INPUT RECORDS
+-------+
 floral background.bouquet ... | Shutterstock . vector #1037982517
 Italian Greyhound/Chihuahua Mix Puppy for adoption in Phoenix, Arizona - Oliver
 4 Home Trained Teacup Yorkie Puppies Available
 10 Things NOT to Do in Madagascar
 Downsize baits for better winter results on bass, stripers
+-------+
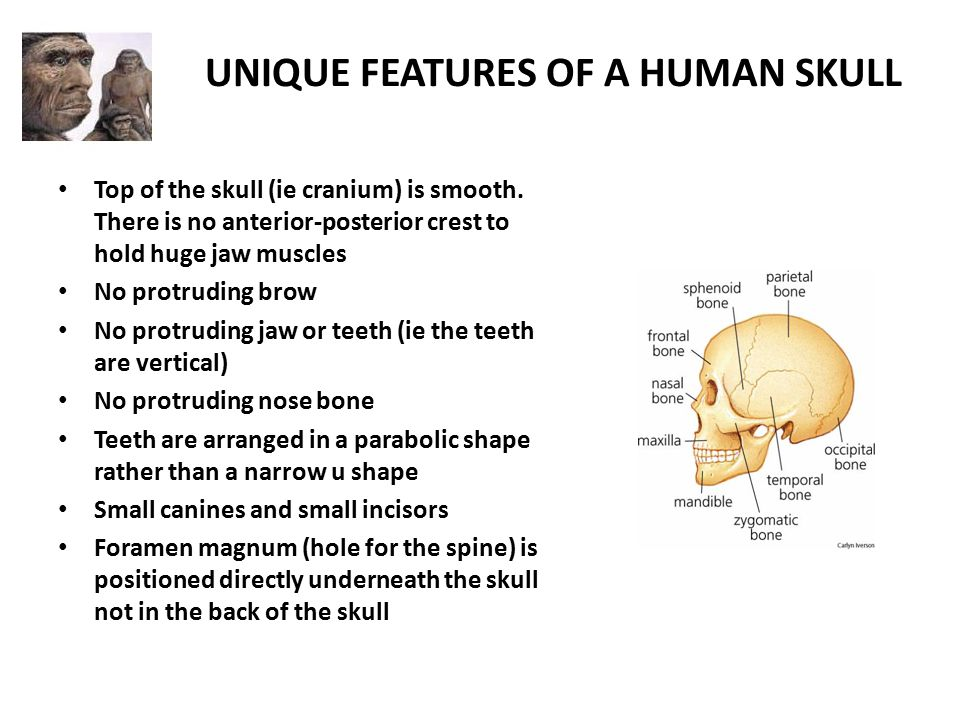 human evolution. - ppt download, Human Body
+-------+
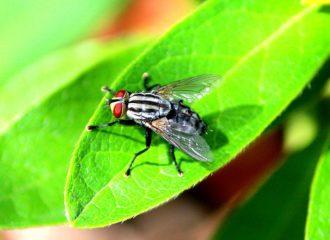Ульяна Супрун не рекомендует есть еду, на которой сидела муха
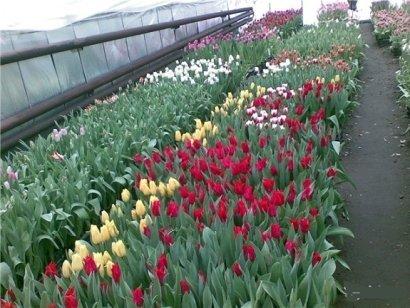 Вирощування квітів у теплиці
+-------+
YOUR OBJECTIVE
Beginning with the line that has "floral background.bouquet ..." and ending with the line that has "Downsize baits for", set down the lines above exactly and include no others.

FINAL ANSWER
 floral background.bouquet ... | Shutterstock . vector #1037982517
 Italian Greyhound/Chihuahua Mix Puppy for adoption in Phoenix, Arizona - Oliver
 4 Home Trained Teacup Yorkie Puppies Available
 10 Things NOT to Do in Madagascar
 Downsize baits for better winter results on bass, stripers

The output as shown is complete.